One day, Shadd was tuning a piano when his client gave him the idea for manufacturing pianos.
“Old Mr. Tucker started crying, so I turned around and asked, ‘Mr. Tucker, what’s going on?’” Shadd said. “Mr. Tucker said, ‘Shadd? See that piano?’ He points his finger right where the logo was on the piano. ‘That right there should say ‘Shadd’ because you’re the only one.’
“I was like, ‘Okay, Mr. Tucker! I got these ideas!’ I had written down some ideas about how to enhance the volume and the sound of acoustic pianos, So I went down and dusted these old pieces of paper that I wrote four or five years previously, and I started really tinkering around with the piano.”
That was the inception of SHADD Inc., he said. Thirteen years later, the company is 60 percent finished with a white acoustic concert grand piano that will go to the Vatican City, he said.
“There are certain things that I thought would make my brand super huge immediately,” Shadd said. “[The Vatican] seems untouchable. Unattainable. It’s so way and beyond up there.”
Aside from the Vatican, Shadd, whose pianos have been played by jazz pianist Monty Alexander and singers Gregory Porter and Harry Connick Jr. and a host of other famous jazz musicians, also has aspirations of building a piano for President Barack Obama.
In addition, the company has manufactured a hybrid piano with features like speakers on the front of the piano, a bench with surround sound speakers, screens to allow for interactive virtual teaching and learning, and many other innovative accessories.
“We tested for over a year with autistic, deaf, and blind children,” Shadd said. “This will be great assistive technology.”
Ree Rinn, a partially deaf pianist and teacher, expressed excitement when she was introduced to Shadd’s pianos.
Numerous ear infections in childhood left Rinn unable to detect high register sounds, and though she received a bachelor’s degree in music, Rinn said she was never able to hear the last 10 notes on the piano until she heard Shadd’s hybrid piano.

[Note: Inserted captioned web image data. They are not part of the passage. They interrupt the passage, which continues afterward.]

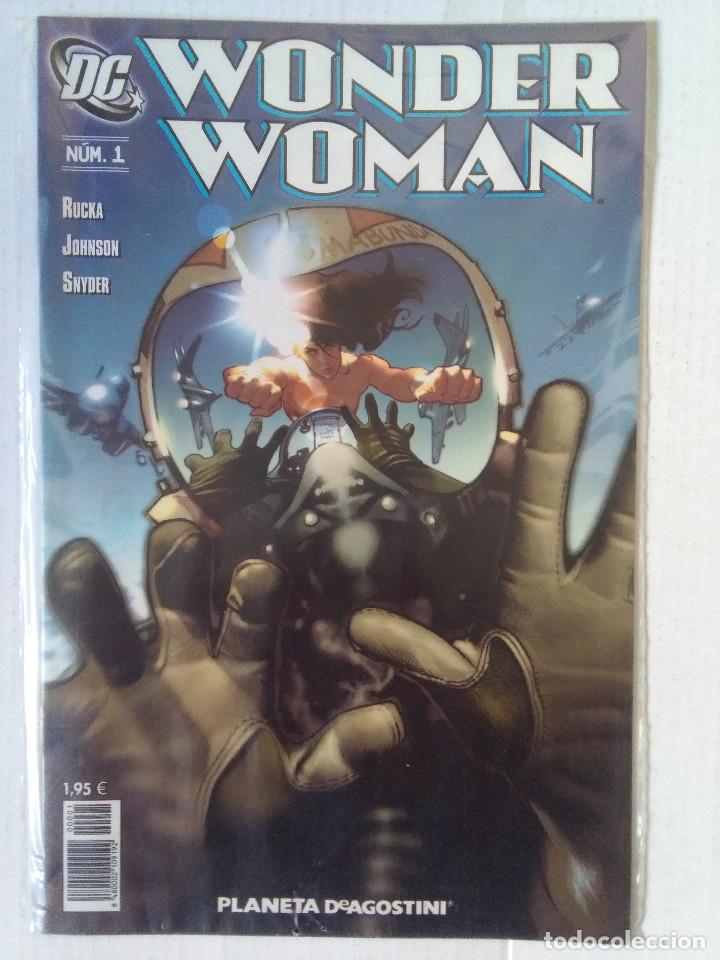 C&oacute;mics: WONDER WOMAN 1-PLANETA - Foto 1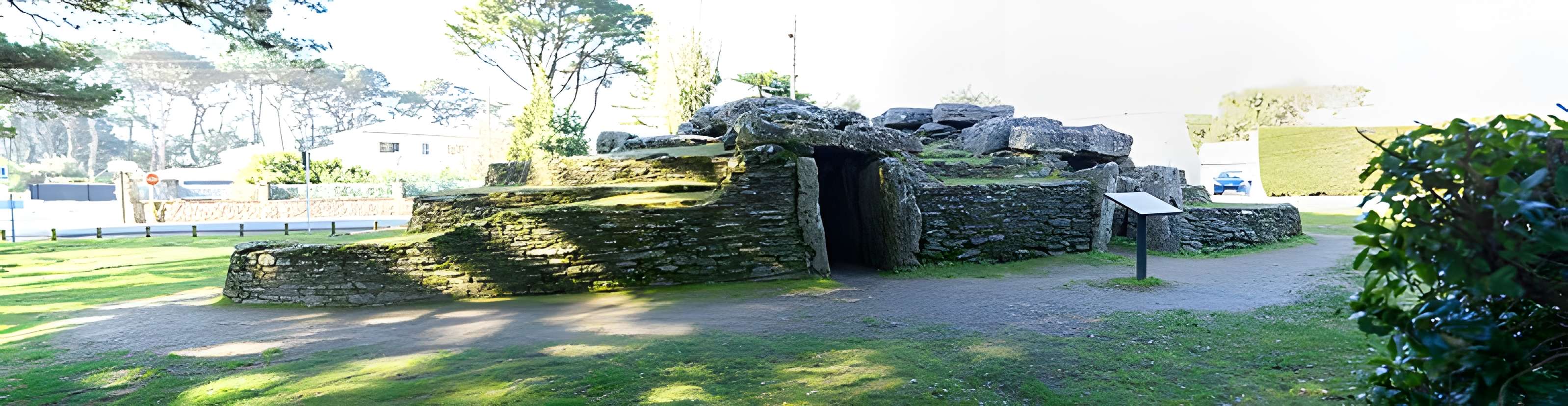 Tumulus des Mousseaux de Pornic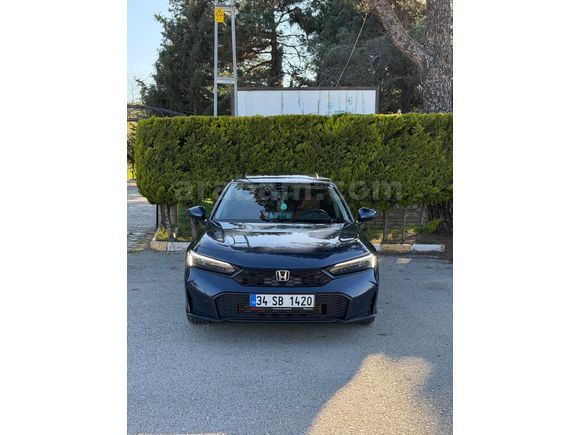 Sahibinden Honda Civic 1.5 i-VTEC Eco Elegance Plus 2025 Model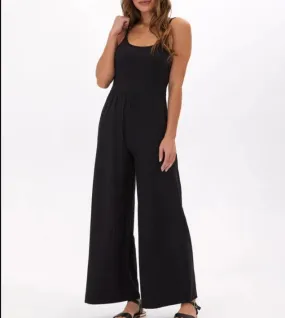 Threads 4 Thought Tansie Luxe Jersey Jumpsuit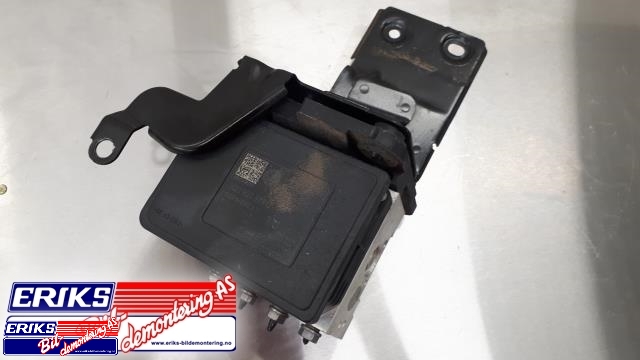 ABS sentral til VW Golf VII, 2012-2017 (Fase 1) (ATE|3Q0 614 517 Q)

“I suddenly found myself nearly in tears when I realized I could hear piano notes I had never heard before,” she said. “This was astonishing to me and an immensely moving experience.”
Shadd recalled her reaction when she first heard the piano.
“She started screaming out, ‘I can hear it! I can hear it! I don’t know what this is!’” he said. “That might have been my greatest moment.”
SHADD Inc. is building more models of the interactive hybrid, he said, as well as a keyboard version of it, which he said he plans to ship around the world to children in impoverished communities and developing countries.
Shadd said that though he has received a great deal of recognition and though his last name does appear in large letters on both sides of his pianos, he says it’s more about paying homage to those who nurtured him to be the businessman he is today.
“I have so much respect for my family name,” he said. “I just continued that name, which is my name, with respect. It has a lot to do with paying homage to the blood, sweat and tears of my father. It was playing homage to all of the family, my grandmother, my grandfather…all the people that were super engaged in music.”